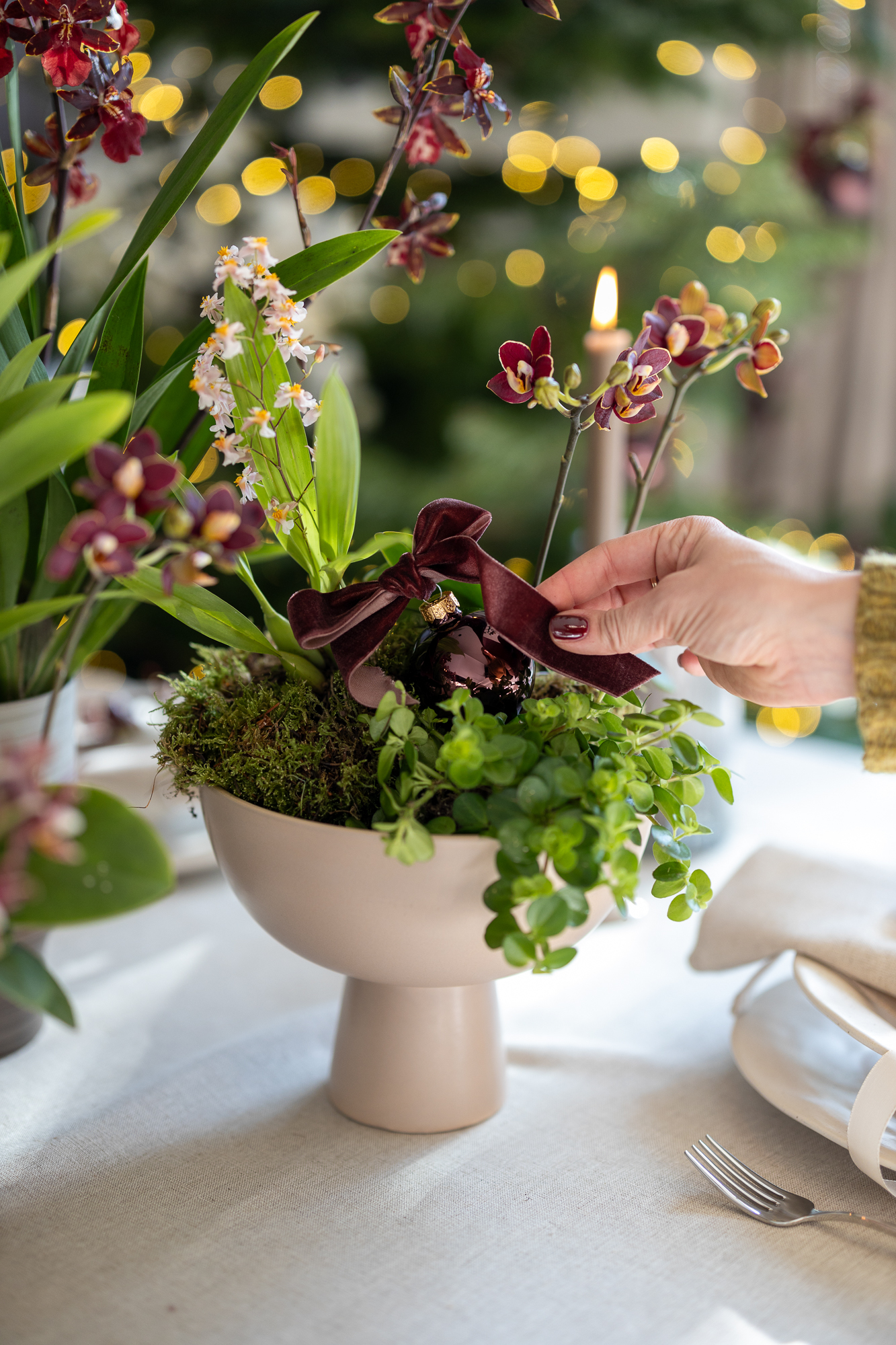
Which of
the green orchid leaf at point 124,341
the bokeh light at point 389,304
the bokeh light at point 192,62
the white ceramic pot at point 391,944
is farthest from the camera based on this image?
the bokeh light at point 389,304

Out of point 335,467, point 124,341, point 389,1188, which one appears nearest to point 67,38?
point 124,341

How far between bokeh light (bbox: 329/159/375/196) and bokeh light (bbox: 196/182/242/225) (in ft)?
0.56

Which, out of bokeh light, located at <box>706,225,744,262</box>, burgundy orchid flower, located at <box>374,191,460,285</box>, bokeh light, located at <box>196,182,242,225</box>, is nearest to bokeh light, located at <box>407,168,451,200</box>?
bokeh light, located at <box>196,182,242,225</box>

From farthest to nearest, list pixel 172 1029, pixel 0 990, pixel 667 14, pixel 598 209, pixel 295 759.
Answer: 1. pixel 598 209
2. pixel 667 14
3. pixel 172 1029
4. pixel 295 759
5. pixel 0 990

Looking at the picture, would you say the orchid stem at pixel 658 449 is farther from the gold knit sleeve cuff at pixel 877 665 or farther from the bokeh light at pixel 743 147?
the bokeh light at pixel 743 147

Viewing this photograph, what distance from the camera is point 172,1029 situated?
2.02ft

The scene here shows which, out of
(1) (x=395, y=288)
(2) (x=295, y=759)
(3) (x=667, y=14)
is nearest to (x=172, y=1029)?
(2) (x=295, y=759)

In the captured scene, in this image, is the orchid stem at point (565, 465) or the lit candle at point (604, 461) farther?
the lit candle at point (604, 461)

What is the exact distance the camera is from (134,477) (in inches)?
12.7

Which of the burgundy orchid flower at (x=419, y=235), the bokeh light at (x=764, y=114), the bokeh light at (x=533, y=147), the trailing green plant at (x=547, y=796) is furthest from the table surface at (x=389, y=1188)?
the bokeh light at (x=764, y=114)

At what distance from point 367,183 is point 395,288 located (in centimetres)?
17

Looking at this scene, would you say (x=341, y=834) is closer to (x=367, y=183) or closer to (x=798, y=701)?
(x=798, y=701)

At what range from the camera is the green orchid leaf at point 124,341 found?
53 centimetres

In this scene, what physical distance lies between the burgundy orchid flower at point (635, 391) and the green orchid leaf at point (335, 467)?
135 mm
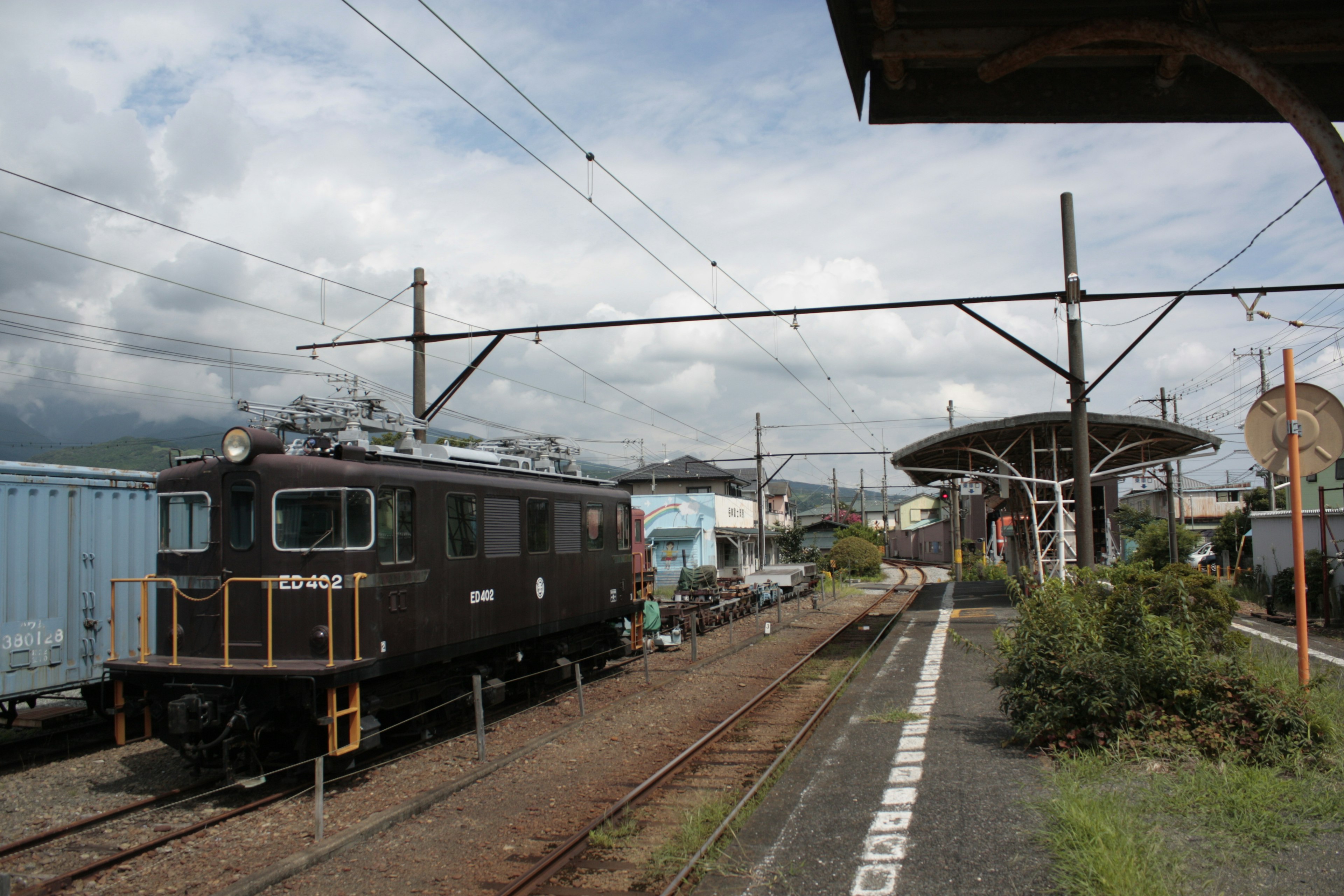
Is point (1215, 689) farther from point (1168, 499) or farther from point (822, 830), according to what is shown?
point (1168, 499)

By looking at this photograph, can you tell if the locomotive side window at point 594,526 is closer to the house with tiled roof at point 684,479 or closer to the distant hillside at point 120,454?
the house with tiled roof at point 684,479

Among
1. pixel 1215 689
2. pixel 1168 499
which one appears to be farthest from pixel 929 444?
pixel 1215 689

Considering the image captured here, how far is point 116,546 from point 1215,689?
39.3 ft

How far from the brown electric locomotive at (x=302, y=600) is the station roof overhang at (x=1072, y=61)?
6760mm

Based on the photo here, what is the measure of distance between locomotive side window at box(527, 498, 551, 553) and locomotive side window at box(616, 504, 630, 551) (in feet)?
8.94

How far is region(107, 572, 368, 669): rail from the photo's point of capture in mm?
8547

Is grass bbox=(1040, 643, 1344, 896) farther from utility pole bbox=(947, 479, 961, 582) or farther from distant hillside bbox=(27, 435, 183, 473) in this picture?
distant hillside bbox=(27, 435, 183, 473)

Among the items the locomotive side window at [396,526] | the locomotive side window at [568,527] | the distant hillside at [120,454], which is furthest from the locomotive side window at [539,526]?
the distant hillside at [120,454]

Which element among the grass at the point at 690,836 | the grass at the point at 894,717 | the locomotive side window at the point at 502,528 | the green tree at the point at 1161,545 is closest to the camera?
the grass at the point at 690,836

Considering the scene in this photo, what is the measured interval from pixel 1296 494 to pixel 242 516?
9511mm

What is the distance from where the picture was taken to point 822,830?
6613 mm

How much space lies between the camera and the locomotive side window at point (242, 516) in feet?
29.7

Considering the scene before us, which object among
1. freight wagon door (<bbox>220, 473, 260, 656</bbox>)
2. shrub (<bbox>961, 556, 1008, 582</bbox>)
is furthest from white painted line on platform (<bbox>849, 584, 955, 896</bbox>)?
shrub (<bbox>961, 556, 1008, 582</bbox>)

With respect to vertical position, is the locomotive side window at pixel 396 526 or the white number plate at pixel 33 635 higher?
the locomotive side window at pixel 396 526
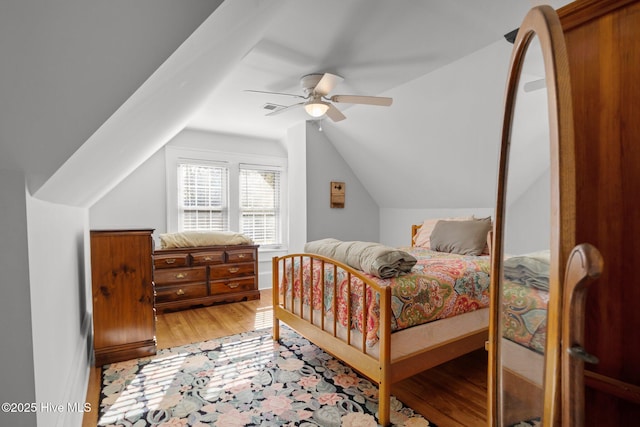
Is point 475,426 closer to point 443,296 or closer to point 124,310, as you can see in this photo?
point 443,296

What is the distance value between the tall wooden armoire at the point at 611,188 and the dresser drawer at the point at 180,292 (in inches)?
155

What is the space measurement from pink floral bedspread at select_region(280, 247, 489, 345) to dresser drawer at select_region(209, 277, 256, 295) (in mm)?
1896

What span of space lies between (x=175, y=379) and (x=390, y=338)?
5.20ft

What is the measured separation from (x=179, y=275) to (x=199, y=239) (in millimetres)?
509

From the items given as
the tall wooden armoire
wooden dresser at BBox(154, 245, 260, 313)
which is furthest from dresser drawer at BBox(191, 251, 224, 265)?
the tall wooden armoire

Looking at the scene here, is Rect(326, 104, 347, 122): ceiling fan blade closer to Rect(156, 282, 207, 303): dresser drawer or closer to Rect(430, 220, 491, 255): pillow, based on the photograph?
Rect(430, 220, 491, 255): pillow

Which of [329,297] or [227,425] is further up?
[329,297]

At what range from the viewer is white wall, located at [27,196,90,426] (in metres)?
0.99

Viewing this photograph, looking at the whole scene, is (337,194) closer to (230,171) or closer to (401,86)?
(230,171)

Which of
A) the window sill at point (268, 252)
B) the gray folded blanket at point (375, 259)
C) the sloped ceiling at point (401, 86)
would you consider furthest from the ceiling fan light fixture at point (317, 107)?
the window sill at point (268, 252)

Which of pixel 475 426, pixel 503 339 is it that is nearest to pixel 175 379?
pixel 475 426

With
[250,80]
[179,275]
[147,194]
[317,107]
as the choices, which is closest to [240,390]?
[179,275]

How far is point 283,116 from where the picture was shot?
4.04 meters

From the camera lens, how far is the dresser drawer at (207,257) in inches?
156
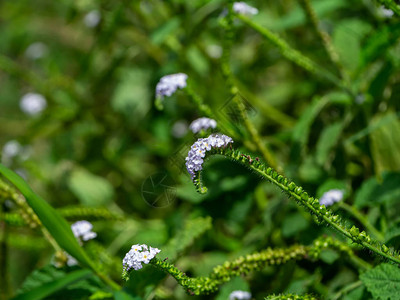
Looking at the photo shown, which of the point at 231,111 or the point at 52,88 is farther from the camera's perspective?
the point at 52,88

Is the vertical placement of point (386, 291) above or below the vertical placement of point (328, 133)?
below

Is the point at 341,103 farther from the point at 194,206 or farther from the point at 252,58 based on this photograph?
the point at 252,58

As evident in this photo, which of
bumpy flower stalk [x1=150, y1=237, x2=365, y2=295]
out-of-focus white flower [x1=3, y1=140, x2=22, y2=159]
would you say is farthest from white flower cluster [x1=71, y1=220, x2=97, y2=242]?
out-of-focus white flower [x1=3, y1=140, x2=22, y2=159]

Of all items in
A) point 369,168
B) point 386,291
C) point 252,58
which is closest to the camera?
point 386,291

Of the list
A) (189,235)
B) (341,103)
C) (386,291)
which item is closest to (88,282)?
(189,235)

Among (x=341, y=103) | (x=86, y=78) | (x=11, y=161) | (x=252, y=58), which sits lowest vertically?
(x=341, y=103)

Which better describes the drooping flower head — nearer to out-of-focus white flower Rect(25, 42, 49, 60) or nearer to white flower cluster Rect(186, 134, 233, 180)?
white flower cluster Rect(186, 134, 233, 180)
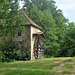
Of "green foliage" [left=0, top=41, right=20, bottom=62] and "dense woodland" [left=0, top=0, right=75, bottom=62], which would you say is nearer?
"dense woodland" [left=0, top=0, right=75, bottom=62]

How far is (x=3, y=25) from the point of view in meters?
14.6

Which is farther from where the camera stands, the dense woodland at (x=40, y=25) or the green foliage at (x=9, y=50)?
the green foliage at (x=9, y=50)

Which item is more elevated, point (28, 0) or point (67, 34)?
point (28, 0)

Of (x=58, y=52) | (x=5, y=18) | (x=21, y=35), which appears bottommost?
(x=58, y=52)

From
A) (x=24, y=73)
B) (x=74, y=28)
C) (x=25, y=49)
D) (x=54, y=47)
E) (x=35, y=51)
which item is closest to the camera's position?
(x=24, y=73)

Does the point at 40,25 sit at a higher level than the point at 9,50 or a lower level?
higher

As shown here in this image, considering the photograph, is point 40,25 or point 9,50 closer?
point 9,50

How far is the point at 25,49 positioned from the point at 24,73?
13773 millimetres

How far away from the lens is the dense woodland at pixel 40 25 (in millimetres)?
15016

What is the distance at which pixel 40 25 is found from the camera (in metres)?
30.3

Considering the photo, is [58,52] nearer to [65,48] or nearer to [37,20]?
[65,48]

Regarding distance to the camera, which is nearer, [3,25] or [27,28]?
[3,25]

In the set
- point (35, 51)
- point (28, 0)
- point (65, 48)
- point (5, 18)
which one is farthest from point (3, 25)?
point (28, 0)

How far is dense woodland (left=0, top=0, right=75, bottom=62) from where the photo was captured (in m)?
15.0
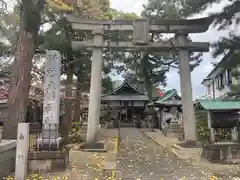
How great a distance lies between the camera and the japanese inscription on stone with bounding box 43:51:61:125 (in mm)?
9273

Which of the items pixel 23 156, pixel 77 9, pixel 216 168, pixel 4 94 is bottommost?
pixel 216 168

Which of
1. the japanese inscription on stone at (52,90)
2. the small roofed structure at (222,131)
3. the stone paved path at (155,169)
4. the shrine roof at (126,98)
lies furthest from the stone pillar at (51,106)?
the shrine roof at (126,98)

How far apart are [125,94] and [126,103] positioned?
3.81ft

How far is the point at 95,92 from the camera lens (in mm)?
13445

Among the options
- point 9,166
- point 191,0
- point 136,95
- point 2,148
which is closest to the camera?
point 2,148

+ + +

**What the task asks**
Please rescale the stretch from the line containing "How far is the point at 95,92" through the end of the data, giving only those lines. Repeat each one, requests included, but multiply every number in the answers (the distance and the point coordinates) by 1.55 and round it to a whole number, with halves rounded up.

**Result of the task**
How far is the point at 95,92 from the camera lens (in mm)?
20840

Among the options
- point 9,166
- point 191,0
- point 136,95
- point 2,148
which is closest to the camera?
point 3,229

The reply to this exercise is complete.